Where I find myself frustrated with the general argument you put forth is that it alleges that pattern-extraction is the extent and essence of human learning.
I do not think that the current LLMs-are-AI trend has grasped neither the essence of intelligence nor learning.
I recognize that one cannot paint an entire field of study with broad strokes, but there is a certain amount of in-industry Kool-Aid consumption that, while perhaps rewarded by more gullible portions of the market, is poisoning the public well of goodwill.
This can only lead to a very harsh backlash, which we already observe undermining the deeply-funded attempts at foisting this stuff upon the world at large as "AI"

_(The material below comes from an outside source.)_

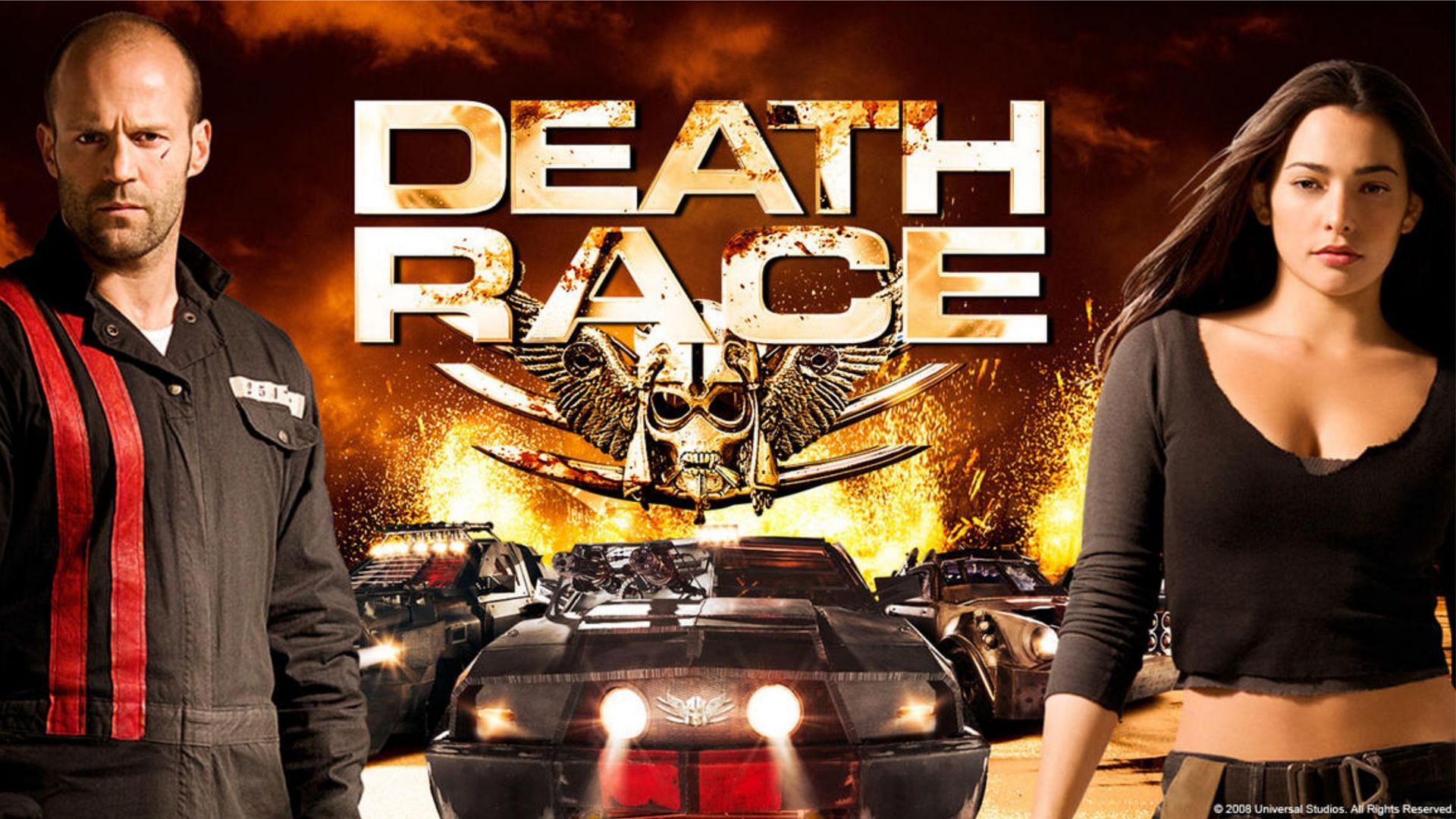 Death Race (Image via Universal Pictures)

Computers are not human being and never will be.
The fact stands that CoPilot has no notion of code outside of its training data and is merely a pattern-extraction machine.
You can dismiss this claim, but you cannot disprove it.
Now you just have to legally draw that line. Legally, a company is a person too. Lately in Malaysia, we've been redefining a lot of laws to cover "natural persons" (aka humans) because what would happen is that companies would steal money and other unethical things, and the company would be blamed for such actions instead of the humans running them.